Mitigating the Compiler Optimization Phase-Ordering Problem using Machine Learning.

TL;DR: There are a lot of compiler optimizations to choose from in the modern compilers. Order in which these optimization are applied greatly affects the performance. In this paper they model the phase ordering and optimization technique as a Markov process to understand the context and ANNs to predict and apply a best technique at a given instant in the optimization process for optimization. However, instant at which these optimizations are applied greatly affects the performance of the overall application as each of the optimizations interacts with the code and other optimization techniques.

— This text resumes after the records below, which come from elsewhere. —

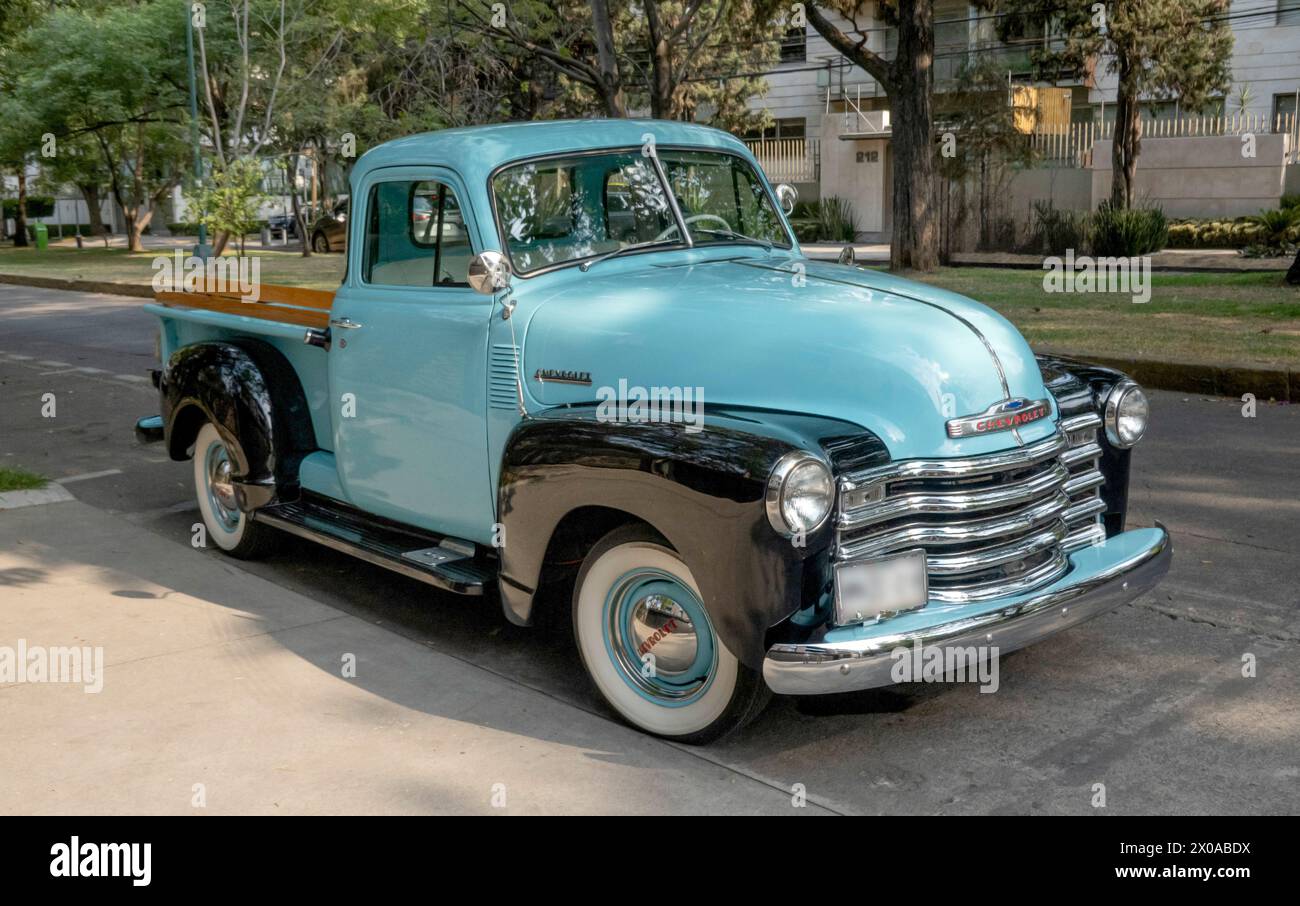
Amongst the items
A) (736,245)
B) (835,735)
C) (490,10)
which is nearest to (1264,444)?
(736,245)

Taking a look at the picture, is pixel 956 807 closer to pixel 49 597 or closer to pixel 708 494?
pixel 708 494

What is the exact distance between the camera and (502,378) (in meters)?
4.83

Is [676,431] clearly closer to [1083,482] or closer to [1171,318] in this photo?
[1083,482]

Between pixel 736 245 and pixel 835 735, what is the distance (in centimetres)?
212

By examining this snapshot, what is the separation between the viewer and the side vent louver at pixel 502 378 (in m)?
4.80

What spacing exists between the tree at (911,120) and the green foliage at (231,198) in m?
12.7

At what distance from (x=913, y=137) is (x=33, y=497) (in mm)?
14116

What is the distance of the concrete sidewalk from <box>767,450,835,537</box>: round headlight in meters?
0.81

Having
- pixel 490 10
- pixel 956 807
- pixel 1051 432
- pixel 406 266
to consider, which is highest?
pixel 490 10

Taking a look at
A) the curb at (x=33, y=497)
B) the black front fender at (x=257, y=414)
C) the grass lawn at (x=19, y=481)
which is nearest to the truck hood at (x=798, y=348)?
the black front fender at (x=257, y=414)

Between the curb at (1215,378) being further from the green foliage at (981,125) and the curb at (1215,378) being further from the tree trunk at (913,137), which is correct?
the green foliage at (981,125)

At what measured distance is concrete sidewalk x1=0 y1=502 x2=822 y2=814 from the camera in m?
3.89

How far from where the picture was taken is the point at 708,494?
384cm

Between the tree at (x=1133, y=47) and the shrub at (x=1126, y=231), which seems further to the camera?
the tree at (x=1133, y=47)
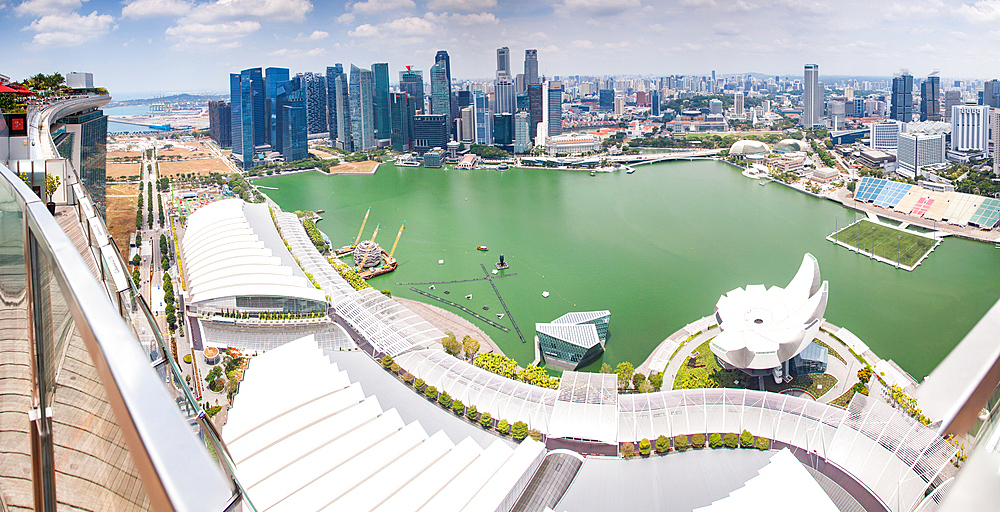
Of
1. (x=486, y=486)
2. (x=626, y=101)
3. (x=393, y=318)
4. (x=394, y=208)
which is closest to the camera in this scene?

Brief introduction As mentioned above, modern compilers offer many options

I believe this is one of the sophisticated modeling technique which may not have been necessary in the current status of DL advancement(esp. time series and state space modelling). The interplay between the optimizations applied and the optimization to apply is modeled as a Markov process. However, the scenario gets even tougher when the application is running alongside compilation like in the JIT compilation paradigm. In a gist the the ANN predicts the next optimization to be applied based on the current optimized state of the method. This stateful behavior exactly fits into the culture of Markov process.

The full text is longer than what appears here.